La più grande lobby di Washington innalza un’altra bandiera sul Congresso

Nel 2007 la lobby farmaceutica ha speso 168 milioni di dollari, il 32% in più del 2006; se si mettono insieme anche gli investimenti dei fabbricanti di dispositivi medicali e di altri prodotti sanitari la spesa totale per attività di lobbying è superiore a 189 milioni, il triplo del 1998.
Negli ultimi 10 anni la cifra totale ha superato la somma di un miliardo di dollari.
Questo fiume di denaro ha permesso nel 2007 di riuscire ad estendere due leggi controverse e a bloccare gli sforzi del Congresso di limitare i mezzi pubblicitari per i farmaci da prescrizione.

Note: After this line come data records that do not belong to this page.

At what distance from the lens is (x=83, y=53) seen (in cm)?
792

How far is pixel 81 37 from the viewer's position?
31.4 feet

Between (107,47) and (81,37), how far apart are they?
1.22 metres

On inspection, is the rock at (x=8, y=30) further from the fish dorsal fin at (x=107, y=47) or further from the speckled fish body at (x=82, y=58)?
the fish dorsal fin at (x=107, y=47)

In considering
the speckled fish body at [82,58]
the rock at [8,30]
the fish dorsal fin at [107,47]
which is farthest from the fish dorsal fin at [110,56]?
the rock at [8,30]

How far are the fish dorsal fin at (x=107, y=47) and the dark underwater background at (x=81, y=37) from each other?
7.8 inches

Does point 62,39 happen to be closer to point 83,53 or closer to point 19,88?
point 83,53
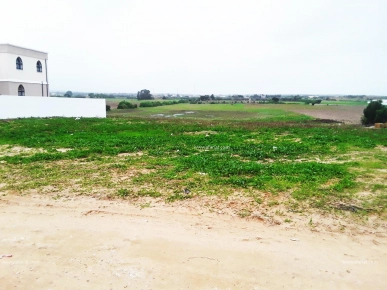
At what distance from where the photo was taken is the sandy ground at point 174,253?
11.6ft

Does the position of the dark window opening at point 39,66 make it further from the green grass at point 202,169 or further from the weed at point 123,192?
the weed at point 123,192

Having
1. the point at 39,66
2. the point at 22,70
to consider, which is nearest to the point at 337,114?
the point at 39,66

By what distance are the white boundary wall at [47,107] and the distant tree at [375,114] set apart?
71.3ft

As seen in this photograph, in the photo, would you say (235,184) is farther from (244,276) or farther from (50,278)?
(50,278)

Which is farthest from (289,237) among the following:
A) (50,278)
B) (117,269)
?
(50,278)

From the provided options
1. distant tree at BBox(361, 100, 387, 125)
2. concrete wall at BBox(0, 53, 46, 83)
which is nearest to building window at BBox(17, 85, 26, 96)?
concrete wall at BBox(0, 53, 46, 83)

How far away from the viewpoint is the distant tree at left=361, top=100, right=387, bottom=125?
74.2 ft

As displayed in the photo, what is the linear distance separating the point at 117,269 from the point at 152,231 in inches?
40.3

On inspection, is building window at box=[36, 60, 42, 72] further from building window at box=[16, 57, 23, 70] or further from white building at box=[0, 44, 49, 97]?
building window at box=[16, 57, 23, 70]

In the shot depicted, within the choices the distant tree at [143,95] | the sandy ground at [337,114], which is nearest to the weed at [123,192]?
the sandy ground at [337,114]

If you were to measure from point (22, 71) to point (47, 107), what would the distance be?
23.2ft

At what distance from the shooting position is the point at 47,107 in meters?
24.1

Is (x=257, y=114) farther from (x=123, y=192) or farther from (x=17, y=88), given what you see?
(x=123, y=192)

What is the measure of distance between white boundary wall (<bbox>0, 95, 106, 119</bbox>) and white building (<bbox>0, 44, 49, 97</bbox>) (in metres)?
5.69
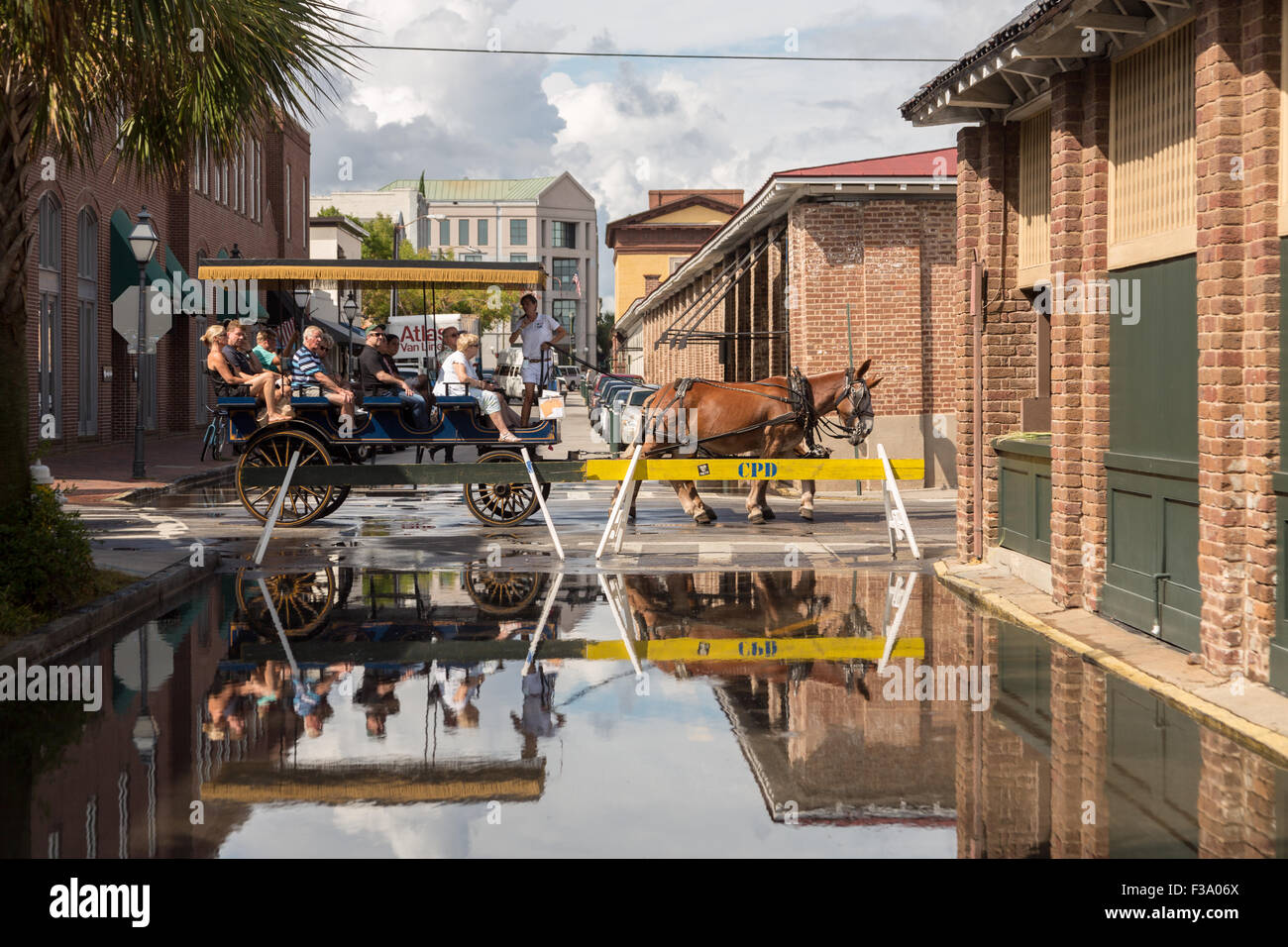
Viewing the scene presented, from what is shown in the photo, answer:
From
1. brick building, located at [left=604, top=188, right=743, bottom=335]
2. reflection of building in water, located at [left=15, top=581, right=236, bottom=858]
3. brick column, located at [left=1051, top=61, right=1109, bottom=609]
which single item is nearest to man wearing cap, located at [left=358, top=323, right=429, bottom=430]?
reflection of building in water, located at [left=15, top=581, right=236, bottom=858]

Il 90% della cifra è stato speso da 40 industrie e da tre organizzazioni industriali: The Pharmaceutical Research and Manifacturers of America (PhRMA), the Biotechnology Industry Organization e the Advanced Medical Technology Association.
La lievitazione della spesa è dovuta anche alla vittoria al Congresso del Partito Democratico nel novembre 2006. L’industria ha dovuto infatti ingaggiare un maggior numero di lobbisti democratici, in quanto, tra le file di questo partito, molti rappresentanti critici nei confronti dell’industria hanno assunto ruoli chiave nelle commissioni.
Il Congresso, nell’intento di effettuare una maggiore sorveglianza sull’industria, ha organizzato audizioni sulla sicurezza dei farmaci, sui loro prezzi, sulla disponibilità dei farmaci generici. Si è tentato inoltre di dare maggior potere normativo alla FDA e di rivedere la Medicare Prescription Drug, Improvement and Modernization Act, una legge approvata nel 2003 sotto una forte spinta dell’industria farmaceutica.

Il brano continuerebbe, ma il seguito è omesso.